With the trucking industry struggling to cope with chronic driver shortages and increasingly strict regulations, is road transportation being “driven” toward a future that doesn’t involve humans?
In 10 years, will a robot be a driver’s co-pilot on a long haul? Will self-driving trucks take over the highways? How will we track moving assets like trucks and in-transit inventory without human assistance?
Questions and predictions about the impact of autonomous vehicles on the truck driving profession abound. Initial thoughts assumed that self-driving trucks would eliminate truck drivers' jobs entirely – followed by other areas of transportation – but many experts now believe jobs won't be eliminated, simply transformed.
The trucking industry moves approximately two-thirds of all goods shipped in the United States. Nearly 4 million heavy-duty trucks operate in the United States alone. Will autonomous trucks (ATs), vehicles that drive without human involvement, replace American fleets?
According to many experts, not anytime soon.
The transition to autonomy will most likely be a gradual change. Much of the technology required to put self-driving vehicles on the road is still in development or testing stages. Once ready, government overseers will still need time to create regulations for actual road use. In addition, truck manufacturers will need time to design, modify and manufacture hauling vehicles for autonomous operation.
What are these technologies? Current predictions about the future of autonomous truck driving usually include the following:
One of the big questions for autonomous truck fleets is how supply chain companies will track these vehicles if human involvement is removed from the equation. Will this mean that “robot trucks” are in greater danger of becoming lost in the shuffle, particularly in large enterprise shipping operations?
First, humans will likely remain involved in trucking and transportation in one form or another, even if through remote oversight.
Second, powerful fixed asset tracking solutions already exist today that are capable of tracking movements for large enterprises, including vehicles, equipment, parts, tools, consignment or vendor managed inventory (VMI), and provide options for proof of delivery with signature confirmation as well.
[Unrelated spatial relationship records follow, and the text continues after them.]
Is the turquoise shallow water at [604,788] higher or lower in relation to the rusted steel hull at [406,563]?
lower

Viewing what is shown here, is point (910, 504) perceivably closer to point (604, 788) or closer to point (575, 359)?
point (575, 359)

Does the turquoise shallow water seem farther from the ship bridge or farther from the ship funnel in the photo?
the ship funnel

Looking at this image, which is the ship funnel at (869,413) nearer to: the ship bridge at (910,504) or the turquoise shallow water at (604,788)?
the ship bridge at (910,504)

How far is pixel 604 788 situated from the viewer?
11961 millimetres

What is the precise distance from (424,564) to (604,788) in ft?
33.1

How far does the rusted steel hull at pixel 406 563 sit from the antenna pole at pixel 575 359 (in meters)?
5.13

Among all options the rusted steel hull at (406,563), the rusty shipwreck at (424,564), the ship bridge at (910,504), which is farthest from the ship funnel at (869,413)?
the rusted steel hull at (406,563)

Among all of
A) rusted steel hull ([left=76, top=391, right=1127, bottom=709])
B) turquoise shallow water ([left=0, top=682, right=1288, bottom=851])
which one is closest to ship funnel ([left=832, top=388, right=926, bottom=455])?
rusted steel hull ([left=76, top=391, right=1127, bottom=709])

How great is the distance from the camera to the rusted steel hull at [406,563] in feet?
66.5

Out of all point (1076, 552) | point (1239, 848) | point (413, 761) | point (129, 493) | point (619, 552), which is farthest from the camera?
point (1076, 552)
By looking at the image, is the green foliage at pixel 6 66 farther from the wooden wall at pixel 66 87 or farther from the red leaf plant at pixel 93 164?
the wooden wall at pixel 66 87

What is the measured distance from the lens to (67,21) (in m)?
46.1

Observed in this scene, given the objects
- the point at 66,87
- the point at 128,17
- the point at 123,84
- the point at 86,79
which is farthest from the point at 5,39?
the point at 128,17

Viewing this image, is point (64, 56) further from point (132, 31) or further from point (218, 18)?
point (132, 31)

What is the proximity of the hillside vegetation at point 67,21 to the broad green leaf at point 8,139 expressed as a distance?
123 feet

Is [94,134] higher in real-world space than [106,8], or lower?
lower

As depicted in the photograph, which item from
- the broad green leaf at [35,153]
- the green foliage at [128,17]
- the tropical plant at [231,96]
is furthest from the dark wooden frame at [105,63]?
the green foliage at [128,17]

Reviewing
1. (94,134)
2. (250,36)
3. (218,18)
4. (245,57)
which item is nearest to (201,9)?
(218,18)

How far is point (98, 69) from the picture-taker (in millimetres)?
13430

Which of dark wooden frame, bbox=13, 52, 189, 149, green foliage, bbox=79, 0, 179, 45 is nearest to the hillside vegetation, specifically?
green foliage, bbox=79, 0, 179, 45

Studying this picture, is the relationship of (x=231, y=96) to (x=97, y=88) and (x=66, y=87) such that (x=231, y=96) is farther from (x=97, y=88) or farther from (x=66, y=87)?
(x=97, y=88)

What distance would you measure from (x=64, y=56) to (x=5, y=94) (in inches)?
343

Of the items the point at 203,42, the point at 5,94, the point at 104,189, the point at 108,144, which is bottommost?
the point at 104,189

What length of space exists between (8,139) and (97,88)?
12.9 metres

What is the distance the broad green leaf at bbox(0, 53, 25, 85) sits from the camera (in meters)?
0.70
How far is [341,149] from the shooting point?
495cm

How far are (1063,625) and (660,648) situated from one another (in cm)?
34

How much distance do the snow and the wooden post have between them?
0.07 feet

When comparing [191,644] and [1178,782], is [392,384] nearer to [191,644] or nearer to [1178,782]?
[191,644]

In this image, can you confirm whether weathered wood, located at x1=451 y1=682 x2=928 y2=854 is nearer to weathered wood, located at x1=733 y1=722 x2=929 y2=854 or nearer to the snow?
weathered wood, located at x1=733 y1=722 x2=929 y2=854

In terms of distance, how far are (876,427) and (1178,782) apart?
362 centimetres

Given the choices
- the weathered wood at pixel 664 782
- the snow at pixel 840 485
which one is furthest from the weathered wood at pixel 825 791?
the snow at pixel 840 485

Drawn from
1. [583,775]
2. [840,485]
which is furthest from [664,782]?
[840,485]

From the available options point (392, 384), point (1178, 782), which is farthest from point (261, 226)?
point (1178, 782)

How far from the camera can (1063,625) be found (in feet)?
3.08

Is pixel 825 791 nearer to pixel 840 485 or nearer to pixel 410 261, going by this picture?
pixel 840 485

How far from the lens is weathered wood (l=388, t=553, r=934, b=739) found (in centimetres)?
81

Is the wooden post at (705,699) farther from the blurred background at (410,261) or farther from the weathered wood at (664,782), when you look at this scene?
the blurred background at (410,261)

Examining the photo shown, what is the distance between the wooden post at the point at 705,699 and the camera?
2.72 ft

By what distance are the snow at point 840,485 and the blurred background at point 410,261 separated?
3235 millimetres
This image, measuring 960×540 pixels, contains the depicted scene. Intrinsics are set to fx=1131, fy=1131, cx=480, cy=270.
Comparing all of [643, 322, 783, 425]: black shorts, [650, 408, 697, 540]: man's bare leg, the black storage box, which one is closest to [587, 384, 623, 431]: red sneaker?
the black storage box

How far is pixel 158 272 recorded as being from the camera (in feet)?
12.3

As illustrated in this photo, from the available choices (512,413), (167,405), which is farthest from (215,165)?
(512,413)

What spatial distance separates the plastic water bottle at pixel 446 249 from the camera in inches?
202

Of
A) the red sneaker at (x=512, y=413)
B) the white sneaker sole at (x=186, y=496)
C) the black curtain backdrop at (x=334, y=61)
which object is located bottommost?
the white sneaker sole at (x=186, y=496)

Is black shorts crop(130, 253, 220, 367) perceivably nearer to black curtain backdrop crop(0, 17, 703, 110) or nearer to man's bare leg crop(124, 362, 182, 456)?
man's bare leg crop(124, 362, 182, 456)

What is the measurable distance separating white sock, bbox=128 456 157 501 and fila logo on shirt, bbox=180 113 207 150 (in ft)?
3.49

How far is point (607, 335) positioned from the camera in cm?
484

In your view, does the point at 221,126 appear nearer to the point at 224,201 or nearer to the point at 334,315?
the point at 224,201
In addition, fixed asset tracking software can be expanded to cover MRO processes. Tracking spare parts, consumables and tools with a high level of control and real-time visibility for maintenance, repair and overhaul can help reduce overhead costs while driving efficiency. The same system that tracks the trucks and the loads they carry can be brought together into the same ecosystem.
Using inventory and asset management technology for shipping, logistics and trucks mean that drivers don’t have to track this data by hand, using paper logs or manual data entry. Instead, movements and transactions are automated. Therefore, less involvement from humans-directed activities in trucking and transportation will have minimal impact on your company’s ability to track resources.
Unlike, autonomous trucking, which remains a near-future development for the transportation sector, real-time fixed asset tracking software is a living reality that exists today.
What impact will the arrival of autonomous trucks have on the approximately 2 million drivers? Experts disagree about the extent of the impact, but all agree that the future for truck drivers will change significantly. Most also agree that some level of human labor will still be required in the trucking industry.
While autonomous trucks are not likely to replace human drivers entirely, new technologies will improve the truck driving profession. This is especially important as the availability of truck drivers continues to dwindle. Automation will expand existing freight-hauling capacity, help truck drivers improve productivity, and convert long-haul jobs into short-haul jobs. Meanwhile, management software for tracking inventory and fixed assets on the road will continue to increase in importance as manual tracking processes are phased out.
For many years to come, humans still will drive trucks for short-haul jobs or work as remote operators. Traditional truck driving jobs likely will shift toward local routes, allowing drivers more time at home and potentially fueling job growth.
The American Trucking Associations estimates companies currently have a shortage of about 60,000 drivers, especially on long-haul trips. Since autonomous trucks first will take on long-haul routes, many of the jobs that will be filled by the autonomous trucks currently are unoccupied. Some truck driver jobs may evolve into more technical roles since people will need to maintain the technology infrastructure required by autonomous trucks.
What does future life on the road look like for truck drivers? No one knows, of course. What is certain, though, is that such a disruptive technology will bring more changes. Even if autonomous trucking takes another decade to become a reality, transportation and logistics enterprises can prepare the way with future-proofing technologies like fixed asset tracking and mobile inventory management software.